Question

If the work done in blowing a soap bubble of volume $V$ is $W$ , then the work done in blowing is soap bubble of volume $2V$ is:
(A) $4W$
(B) $8W$
(C) ${2^{1/3}}W$
(D) ${4^{1/3}}W$

Answer 1

Hint
The work done is given as the product of surface tension and change in surface area. Among those two, the surface tension is fixed because the liquid is the same. But as the volume doubles, the surface area also changes. So, by getting the relationship between surface area and volume, we can find the new work done.
Formula used: Work done, $W = T \times \Delta A$ where $T$ is the surface tension and $\Delta A$ is the change in surface area.
Surface area of the soap bubble, $A = 4\pi {r^2}$ where $r$ is the radius of the soap bubble.
Volume of the soap bubble, $V = \dfrac{4}{3}\pi {r^3}$ .
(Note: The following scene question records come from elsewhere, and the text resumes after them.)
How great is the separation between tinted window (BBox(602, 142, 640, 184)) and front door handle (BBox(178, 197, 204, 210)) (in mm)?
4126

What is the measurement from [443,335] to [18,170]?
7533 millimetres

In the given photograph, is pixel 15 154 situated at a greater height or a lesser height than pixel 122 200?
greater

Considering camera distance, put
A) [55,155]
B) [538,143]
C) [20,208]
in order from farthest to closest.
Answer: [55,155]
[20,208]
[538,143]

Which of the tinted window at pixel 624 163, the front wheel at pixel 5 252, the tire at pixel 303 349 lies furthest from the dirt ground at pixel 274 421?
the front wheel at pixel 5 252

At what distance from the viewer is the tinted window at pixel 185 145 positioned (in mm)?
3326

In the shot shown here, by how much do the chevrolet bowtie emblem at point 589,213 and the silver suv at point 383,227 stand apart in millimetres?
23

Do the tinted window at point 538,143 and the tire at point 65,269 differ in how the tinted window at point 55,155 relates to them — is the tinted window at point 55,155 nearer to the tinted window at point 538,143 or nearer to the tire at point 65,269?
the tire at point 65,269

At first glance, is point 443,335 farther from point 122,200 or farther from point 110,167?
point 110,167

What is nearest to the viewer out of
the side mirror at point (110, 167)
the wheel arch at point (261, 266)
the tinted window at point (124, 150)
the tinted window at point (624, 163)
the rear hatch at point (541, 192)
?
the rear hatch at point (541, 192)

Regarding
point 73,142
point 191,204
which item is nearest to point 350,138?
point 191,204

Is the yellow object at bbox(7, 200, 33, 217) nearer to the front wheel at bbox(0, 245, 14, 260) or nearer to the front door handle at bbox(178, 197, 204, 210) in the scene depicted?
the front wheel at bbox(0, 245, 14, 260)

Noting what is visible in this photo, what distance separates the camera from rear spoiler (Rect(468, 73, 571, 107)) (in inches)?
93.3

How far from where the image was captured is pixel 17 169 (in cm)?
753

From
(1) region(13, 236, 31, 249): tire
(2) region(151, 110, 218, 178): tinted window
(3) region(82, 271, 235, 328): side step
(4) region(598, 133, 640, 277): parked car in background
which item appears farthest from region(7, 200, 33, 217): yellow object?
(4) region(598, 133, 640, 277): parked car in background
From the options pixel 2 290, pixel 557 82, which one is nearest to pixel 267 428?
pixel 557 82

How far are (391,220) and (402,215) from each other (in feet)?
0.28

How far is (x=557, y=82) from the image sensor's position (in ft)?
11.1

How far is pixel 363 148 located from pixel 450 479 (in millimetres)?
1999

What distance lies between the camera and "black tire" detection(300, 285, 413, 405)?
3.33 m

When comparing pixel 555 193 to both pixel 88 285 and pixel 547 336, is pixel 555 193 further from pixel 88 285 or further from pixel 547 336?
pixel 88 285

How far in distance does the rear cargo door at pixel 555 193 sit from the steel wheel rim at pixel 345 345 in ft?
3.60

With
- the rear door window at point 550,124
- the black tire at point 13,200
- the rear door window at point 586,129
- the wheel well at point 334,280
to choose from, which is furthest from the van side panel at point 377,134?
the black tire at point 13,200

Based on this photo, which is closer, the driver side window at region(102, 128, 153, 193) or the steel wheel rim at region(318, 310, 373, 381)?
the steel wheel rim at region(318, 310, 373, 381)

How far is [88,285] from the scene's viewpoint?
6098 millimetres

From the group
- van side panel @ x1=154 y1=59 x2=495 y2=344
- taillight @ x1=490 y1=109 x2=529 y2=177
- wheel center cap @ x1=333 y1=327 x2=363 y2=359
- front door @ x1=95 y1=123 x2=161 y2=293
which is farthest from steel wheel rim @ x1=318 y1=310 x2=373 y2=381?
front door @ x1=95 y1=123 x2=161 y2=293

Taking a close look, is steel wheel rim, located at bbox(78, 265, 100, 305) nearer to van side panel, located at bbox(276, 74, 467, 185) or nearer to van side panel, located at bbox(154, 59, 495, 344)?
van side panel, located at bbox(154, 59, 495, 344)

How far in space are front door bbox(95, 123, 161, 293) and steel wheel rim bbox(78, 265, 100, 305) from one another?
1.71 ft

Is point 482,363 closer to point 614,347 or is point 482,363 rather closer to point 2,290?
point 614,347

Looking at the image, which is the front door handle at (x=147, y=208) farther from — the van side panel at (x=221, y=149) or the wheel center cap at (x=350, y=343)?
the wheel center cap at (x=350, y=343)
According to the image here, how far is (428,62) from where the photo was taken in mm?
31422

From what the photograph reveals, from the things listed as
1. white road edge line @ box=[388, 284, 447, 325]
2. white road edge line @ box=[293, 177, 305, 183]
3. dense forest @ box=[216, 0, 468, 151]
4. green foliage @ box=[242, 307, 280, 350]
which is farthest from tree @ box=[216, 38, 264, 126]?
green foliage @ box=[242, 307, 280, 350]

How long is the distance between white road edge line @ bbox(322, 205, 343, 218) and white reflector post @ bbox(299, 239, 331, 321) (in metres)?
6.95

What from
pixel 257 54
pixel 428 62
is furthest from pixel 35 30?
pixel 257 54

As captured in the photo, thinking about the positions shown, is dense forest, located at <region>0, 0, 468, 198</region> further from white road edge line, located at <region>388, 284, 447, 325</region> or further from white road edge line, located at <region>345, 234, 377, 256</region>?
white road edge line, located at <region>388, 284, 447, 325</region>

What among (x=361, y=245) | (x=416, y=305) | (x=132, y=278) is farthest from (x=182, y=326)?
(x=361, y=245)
Complete step by step answer
Since, it is given that the volume of the bubble doubles, we should be able to find the relation between the surface area and the volume of the soap bubble. Therefore, we can write:
$\Rightarrow A \propto {r^2}$ and
$\Rightarrow V \propto {r^3}$ because the area and volume depends only on the radius of the soap bubble.
Therefore, we can also write that:
$\Rightarrow r \propto {V^{1/3}}$ and since $W \propto \Delta A \propto {r^2}$ , we can elucidate that:
$\Rightarrow W \propto {V^{2/3}}$ .
Let us assume that the work done in blowing a soap bubble of volume $V$ be ${W_1}$ and that of volume $2V$ be ${W_2}$ , then the ratio:
$\Rightarrow \dfrac{{{W_1}}}{{{W_2}}} = \dfrac{{\Delta {A_1}}}{{\Delta {A_2}}}$ where $\Delta {A_1}$ and $\Delta {A_{_2}}$ are the change in area during the blowing of soap bubbles of volumes $V$ and $2V$ respectively. Hence, we can write the ratio again as:
$\Rightarrow \dfrac{{{W_1}}}{{{W_2}}} = {\left( {\dfrac{V}{{2V}}} \right)^{2/3}} = \dfrac{1}{{{2^{2/3}}}}$
Therefore, the work done to blow the soap bubble of $2V$ volume is:
$\Rightarrow {W_2} = {2^{2/3}}{W_1}$
Hence, the correct answer is option (C).

Note
In this case, only the radius of the soap bubble is dependent on the work done. In a general case, the work done to blow the soap bubble depends also on the surface tension. But here, since the liquid is the same, we have to consider only the relationship between radius and the volume.